The deal came as the company reported another quarter revealing the challenges of moving beyond its traditional telephone business. Overall, quarterly profit and revenue declined from a year ago. AT&T’s core cellphone business gained subscribers but more than 1 million customers abandoned its DirecTV unit.
AT&T’s deal with Elliott Management Corp. included a commitment to regular stock buybacks and a plan to appoint two new directors to its board. The board, led by Chairman and CEO Randall Stephenson, has 13 members.
The company pledged to conduct a review of its portfolio, avoid major acquisitions and pay down debt from its 2018 takeover of Time Warner. AT&T also agreed to separate the roles of chairman and CEO when Mr. Stephenson retires.
The deal solves problems for both sides. AT&T avoids a distracting fight with Elliott, an aggressive investment fund headed by billionaire Paul Singer. Elliott, for its part, might profit from the concessions the company is offering without having to mount a costly proxy battle.
In the third quarter, the Dallas company’s entertainment division shed 1.4 million pay-TV customers. The losses included 1.2 million satellite and fiber-optic TV customers and a 195,000-subscriber decline at AT&T TV Now, the online channel bundle once called DirecTV Now.
AT&T’s wireless wing delivered a steadier performance, notching a 101,000-subscriber gain in postpaid phone subscribers, a valuable category of customers who pay for service at the end of the billing cycle. A year earlier, the company reported 69,000 net additions of postpaid accounts.

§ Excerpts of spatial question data
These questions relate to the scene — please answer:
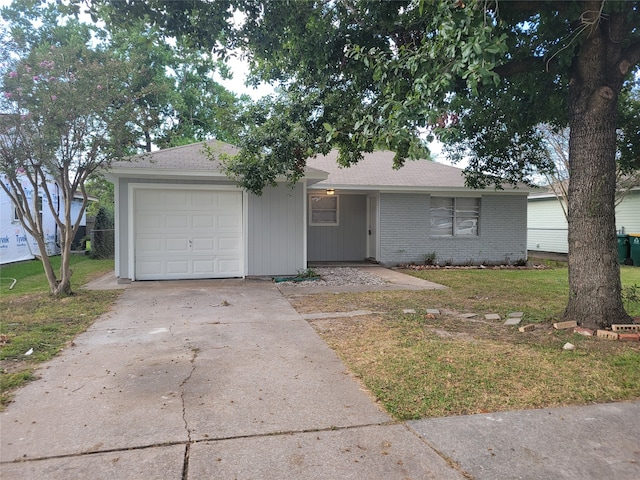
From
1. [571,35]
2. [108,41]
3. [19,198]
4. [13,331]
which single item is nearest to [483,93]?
[571,35]

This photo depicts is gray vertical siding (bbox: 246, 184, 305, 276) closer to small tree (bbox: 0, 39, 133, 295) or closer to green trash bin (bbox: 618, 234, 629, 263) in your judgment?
small tree (bbox: 0, 39, 133, 295)

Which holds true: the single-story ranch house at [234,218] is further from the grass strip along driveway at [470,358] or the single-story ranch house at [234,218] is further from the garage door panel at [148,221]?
the grass strip along driveway at [470,358]

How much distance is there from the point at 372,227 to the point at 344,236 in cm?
107

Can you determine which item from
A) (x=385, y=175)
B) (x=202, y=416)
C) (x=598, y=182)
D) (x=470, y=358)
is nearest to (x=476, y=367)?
(x=470, y=358)

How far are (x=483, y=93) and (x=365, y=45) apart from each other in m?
2.29

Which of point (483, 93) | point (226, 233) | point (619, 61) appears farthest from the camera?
point (226, 233)

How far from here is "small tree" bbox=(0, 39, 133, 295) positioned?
736cm

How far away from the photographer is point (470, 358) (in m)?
4.83

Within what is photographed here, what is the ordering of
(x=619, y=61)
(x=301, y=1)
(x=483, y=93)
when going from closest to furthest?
(x=619, y=61), (x=301, y=1), (x=483, y=93)

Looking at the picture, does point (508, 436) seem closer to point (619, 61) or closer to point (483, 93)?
point (619, 61)

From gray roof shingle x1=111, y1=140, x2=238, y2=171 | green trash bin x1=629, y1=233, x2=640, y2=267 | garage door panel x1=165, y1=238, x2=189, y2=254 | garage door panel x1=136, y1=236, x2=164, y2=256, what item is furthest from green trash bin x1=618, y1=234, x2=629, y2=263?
garage door panel x1=136, y1=236, x2=164, y2=256

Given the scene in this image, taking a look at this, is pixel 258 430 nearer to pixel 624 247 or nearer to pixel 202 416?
pixel 202 416

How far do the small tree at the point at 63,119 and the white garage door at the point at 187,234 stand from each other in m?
2.00

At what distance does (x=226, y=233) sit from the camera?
10.9m
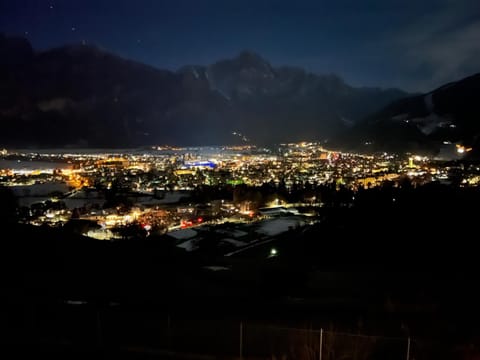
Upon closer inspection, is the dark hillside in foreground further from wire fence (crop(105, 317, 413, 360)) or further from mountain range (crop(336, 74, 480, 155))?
mountain range (crop(336, 74, 480, 155))

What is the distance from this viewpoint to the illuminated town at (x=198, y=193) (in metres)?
19.6

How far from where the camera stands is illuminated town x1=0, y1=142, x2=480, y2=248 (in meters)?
19.6

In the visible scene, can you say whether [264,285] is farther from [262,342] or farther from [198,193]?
[198,193]

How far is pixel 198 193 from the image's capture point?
29.2m

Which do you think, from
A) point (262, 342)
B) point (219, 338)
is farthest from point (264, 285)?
point (262, 342)

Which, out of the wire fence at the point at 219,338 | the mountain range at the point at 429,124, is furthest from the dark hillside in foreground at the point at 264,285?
the mountain range at the point at 429,124

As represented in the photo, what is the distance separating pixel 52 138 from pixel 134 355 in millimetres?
83425

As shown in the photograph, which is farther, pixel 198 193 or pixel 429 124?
pixel 429 124

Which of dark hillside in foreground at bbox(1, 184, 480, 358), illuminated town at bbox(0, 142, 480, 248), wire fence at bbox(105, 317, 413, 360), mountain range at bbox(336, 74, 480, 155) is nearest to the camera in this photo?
wire fence at bbox(105, 317, 413, 360)

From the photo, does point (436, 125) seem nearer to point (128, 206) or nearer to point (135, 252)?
point (128, 206)

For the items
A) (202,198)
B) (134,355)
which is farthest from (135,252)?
(202,198)

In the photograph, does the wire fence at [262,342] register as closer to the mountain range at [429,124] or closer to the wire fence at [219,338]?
the wire fence at [219,338]

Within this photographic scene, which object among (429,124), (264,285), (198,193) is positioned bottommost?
(264,285)

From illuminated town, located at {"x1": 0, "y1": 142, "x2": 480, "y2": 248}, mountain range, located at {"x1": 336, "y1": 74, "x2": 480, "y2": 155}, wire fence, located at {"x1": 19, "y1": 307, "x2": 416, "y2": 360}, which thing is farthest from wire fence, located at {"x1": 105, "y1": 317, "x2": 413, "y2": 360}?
mountain range, located at {"x1": 336, "y1": 74, "x2": 480, "y2": 155}
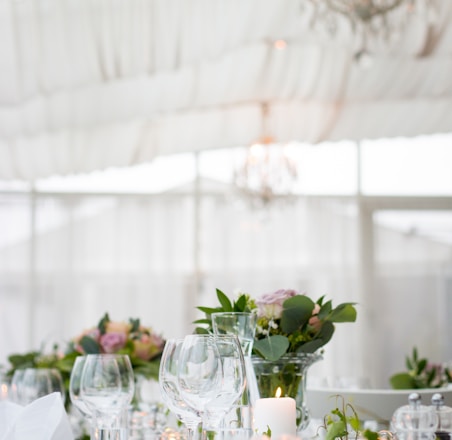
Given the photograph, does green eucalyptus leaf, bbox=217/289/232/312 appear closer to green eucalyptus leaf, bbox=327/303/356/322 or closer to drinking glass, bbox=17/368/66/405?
green eucalyptus leaf, bbox=327/303/356/322

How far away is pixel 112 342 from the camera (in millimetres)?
2668

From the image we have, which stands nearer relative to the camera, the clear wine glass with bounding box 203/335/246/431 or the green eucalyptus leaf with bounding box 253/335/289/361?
the clear wine glass with bounding box 203/335/246/431

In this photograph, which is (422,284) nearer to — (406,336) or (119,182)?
(406,336)

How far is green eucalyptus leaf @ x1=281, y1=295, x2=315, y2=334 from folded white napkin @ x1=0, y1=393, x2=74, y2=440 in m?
0.47

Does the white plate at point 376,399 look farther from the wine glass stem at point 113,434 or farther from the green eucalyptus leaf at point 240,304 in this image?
the wine glass stem at point 113,434

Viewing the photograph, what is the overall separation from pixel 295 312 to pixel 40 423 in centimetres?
53

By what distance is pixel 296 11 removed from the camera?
5.34 meters

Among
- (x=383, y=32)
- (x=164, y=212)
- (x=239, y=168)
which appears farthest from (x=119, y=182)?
(x=383, y=32)

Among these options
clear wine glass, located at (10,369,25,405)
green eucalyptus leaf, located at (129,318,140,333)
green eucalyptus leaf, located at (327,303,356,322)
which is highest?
green eucalyptus leaf, located at (327,303,356,322)

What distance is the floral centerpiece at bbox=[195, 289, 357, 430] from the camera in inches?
67.7

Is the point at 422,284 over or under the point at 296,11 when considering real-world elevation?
under

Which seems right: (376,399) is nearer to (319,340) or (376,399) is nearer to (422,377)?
(319,340)

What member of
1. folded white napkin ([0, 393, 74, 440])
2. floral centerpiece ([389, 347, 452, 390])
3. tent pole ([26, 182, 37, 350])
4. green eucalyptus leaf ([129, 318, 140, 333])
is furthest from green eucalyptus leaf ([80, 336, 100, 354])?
tent pole ([26, 182, 37, 350])

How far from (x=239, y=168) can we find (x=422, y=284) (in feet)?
6.75
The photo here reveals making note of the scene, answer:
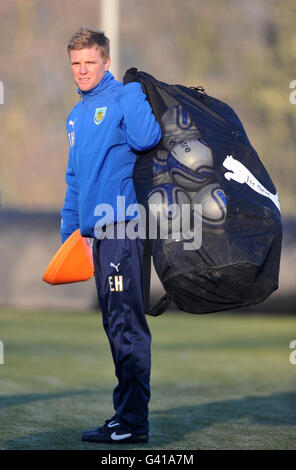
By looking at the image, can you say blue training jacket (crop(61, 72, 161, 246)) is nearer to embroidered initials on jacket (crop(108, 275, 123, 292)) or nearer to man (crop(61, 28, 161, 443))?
man (crop(61, 28, 161, 443))

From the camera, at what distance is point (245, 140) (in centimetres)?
494

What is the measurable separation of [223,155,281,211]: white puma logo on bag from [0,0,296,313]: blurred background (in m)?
17.1

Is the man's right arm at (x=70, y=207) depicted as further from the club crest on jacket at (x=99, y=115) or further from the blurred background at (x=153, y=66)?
the blurred background at (x=153, y=66)

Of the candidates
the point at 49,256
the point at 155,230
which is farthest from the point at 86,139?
the point at 49,256

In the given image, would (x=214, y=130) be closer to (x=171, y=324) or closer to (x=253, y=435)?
(x=253, y=435)

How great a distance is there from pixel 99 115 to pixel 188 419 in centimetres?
203

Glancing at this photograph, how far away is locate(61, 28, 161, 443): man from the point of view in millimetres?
4852

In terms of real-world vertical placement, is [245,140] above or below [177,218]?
above

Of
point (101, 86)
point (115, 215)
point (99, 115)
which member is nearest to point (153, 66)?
point (101, 86)

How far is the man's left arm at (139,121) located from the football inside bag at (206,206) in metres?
0.08

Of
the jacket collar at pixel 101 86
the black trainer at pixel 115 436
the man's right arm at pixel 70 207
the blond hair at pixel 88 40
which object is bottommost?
the black trainer at pixel 115 436

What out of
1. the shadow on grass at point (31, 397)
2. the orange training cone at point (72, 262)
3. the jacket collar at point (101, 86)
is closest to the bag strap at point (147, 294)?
the orange training cone at point (72, 262)

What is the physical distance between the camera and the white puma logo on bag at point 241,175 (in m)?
4.74

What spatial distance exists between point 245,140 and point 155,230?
0.67 metres
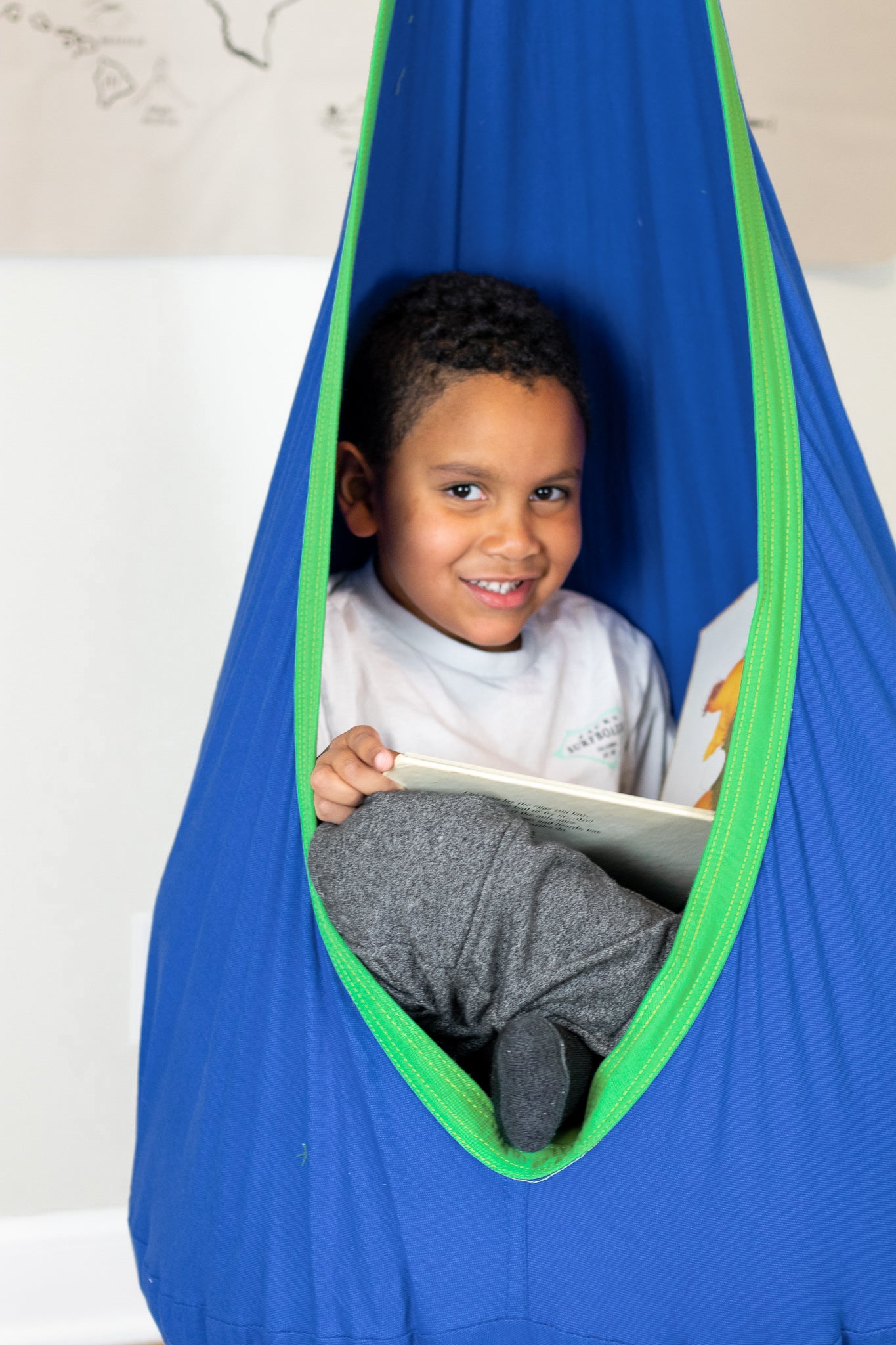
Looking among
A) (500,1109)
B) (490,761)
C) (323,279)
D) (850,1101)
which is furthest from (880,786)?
(323,279)

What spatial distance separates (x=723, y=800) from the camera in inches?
28.3

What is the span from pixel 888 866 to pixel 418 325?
0.64 m

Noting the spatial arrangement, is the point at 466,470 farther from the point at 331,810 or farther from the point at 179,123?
the point at 179,123

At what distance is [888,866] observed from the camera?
2.31ft

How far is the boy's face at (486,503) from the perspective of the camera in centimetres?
105

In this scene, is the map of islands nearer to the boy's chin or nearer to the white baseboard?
the boy's chin

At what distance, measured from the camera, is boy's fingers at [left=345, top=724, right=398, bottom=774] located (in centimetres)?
78

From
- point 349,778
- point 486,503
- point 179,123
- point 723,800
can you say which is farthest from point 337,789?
point 179,123

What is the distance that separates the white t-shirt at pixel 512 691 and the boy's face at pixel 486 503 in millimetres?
39

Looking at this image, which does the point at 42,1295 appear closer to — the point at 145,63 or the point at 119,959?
the point at 119,959

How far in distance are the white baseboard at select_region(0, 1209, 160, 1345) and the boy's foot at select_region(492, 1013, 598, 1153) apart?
80 centimetres

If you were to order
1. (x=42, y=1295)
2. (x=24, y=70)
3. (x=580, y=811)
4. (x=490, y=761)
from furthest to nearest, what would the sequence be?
(x=42, y=1295) → (x=24, y=70) → (x=490, y=761) → (x=580, y=811)

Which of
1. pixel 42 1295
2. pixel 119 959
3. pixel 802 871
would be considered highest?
pixel 802 871

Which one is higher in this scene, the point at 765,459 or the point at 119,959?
the point at 765,459
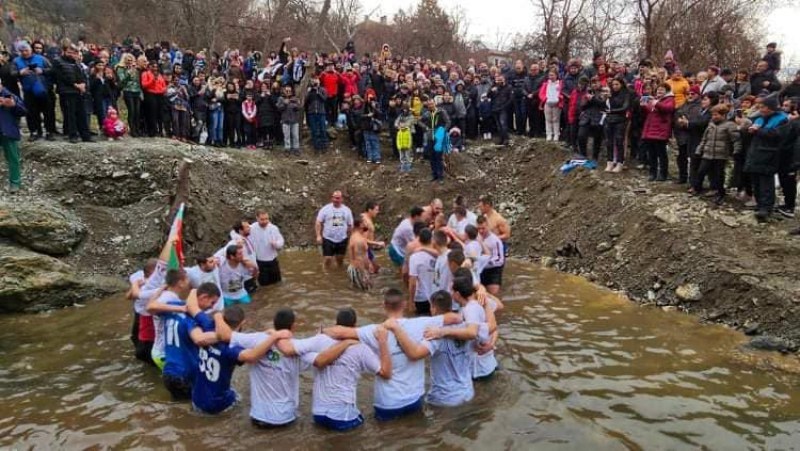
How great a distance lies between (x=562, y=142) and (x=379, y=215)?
5841mm

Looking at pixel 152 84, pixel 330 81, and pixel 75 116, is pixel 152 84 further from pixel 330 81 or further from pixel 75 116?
pixel 330 81

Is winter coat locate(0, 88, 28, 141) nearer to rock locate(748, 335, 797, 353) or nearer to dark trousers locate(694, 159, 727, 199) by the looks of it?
rock locate(748, 335, 797, 353)

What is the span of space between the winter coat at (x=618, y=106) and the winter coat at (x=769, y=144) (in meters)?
3.53

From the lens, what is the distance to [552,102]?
16.2 meters

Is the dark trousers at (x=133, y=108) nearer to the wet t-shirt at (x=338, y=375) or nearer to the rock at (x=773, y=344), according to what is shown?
the wet t-shirt at (x=338, y=375)

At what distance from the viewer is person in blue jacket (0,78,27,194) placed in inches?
462

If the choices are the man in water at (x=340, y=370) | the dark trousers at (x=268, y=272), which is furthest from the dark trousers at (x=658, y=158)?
the man in water at (x=340, y=370)

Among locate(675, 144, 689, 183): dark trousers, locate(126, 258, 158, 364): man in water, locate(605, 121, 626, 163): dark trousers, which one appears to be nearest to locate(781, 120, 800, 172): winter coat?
locate(675, 144, 689, 183): dark trousers

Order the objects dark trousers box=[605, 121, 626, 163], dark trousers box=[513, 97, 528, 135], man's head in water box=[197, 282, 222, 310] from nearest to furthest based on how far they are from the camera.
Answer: man's head in water box=[197, 282, 222, 310]
dark trousers box=[605, 121, 626, 163]
dark trousers box=[513, 97, 528, 135]

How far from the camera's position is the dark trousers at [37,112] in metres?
13.4

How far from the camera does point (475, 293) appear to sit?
22.3 feet

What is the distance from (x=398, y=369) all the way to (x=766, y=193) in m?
8.36

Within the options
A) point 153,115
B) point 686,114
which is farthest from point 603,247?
point 153,115

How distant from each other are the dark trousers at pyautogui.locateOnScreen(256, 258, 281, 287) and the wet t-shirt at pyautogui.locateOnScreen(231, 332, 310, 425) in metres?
5.88
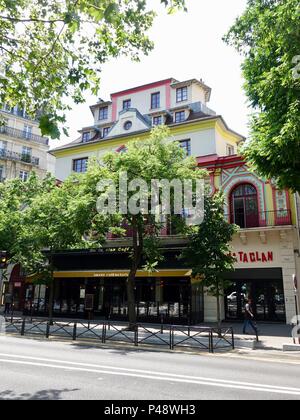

§ TASKS AND EXERCISES
A. Retype everything from "The deal solves" down to "of postpaid accounts." in the AT&T article.
B. Lay out everything in the listing from the line containing "What is the distance from (x=398, y=369)" down to the end of the listing as a Markdown table with a Row column for the row number and a Line column for the line itself. Skip blank lines and leave out the pictures.

§ ANSWER SET
A.
The deal solves problems for both sides. AT&T avoids a distracting fight with Elliott, an aggressive investment fund headed by billionaire Paul Singer. Elliott, for its part, might profit from the concessions the company is offering without having to mount a costly proxy battle.
In the third quarter, the Dallas company’s entertainment division shed 1.4 million pay-TV customers. The losses included 1.2 million satellite and fiber-optic TV customers and a 195,000-subscriber decline at AT&T TV Now, the online channel bundle once called DirecTV Now.
AT&T’s wireless wing delivered a steadier performance, notching a 101,000-subscriber gain in postpaid phone subscribers, a valuable category of customers who pay for service at the end of the billing cycle. A year earlier, the company reported 69,000 net additions of postpaid accounts.

B.
| Row | Line |
|---|---|
| 1 | What is the distance from (x=398, y=369) all the way to (x=766, y=193) in m? |
| 2 | 8.36 |
| 3 | Within the options |
| 4 | A) point 153,115 |
| 5 | B) point 686,114 |
| 6 | which is farthest from point 603,247? |
| 7 | point 153,115 |
| 8 | How distant from each other are the dark trousers at pyautogui.locateOnScreen(256, 258, 281, 287) and the wet t-shirt at pyautogui.locateOnScreen(231, 332, 310, 425) in metres? |
| 9 | 5.88 |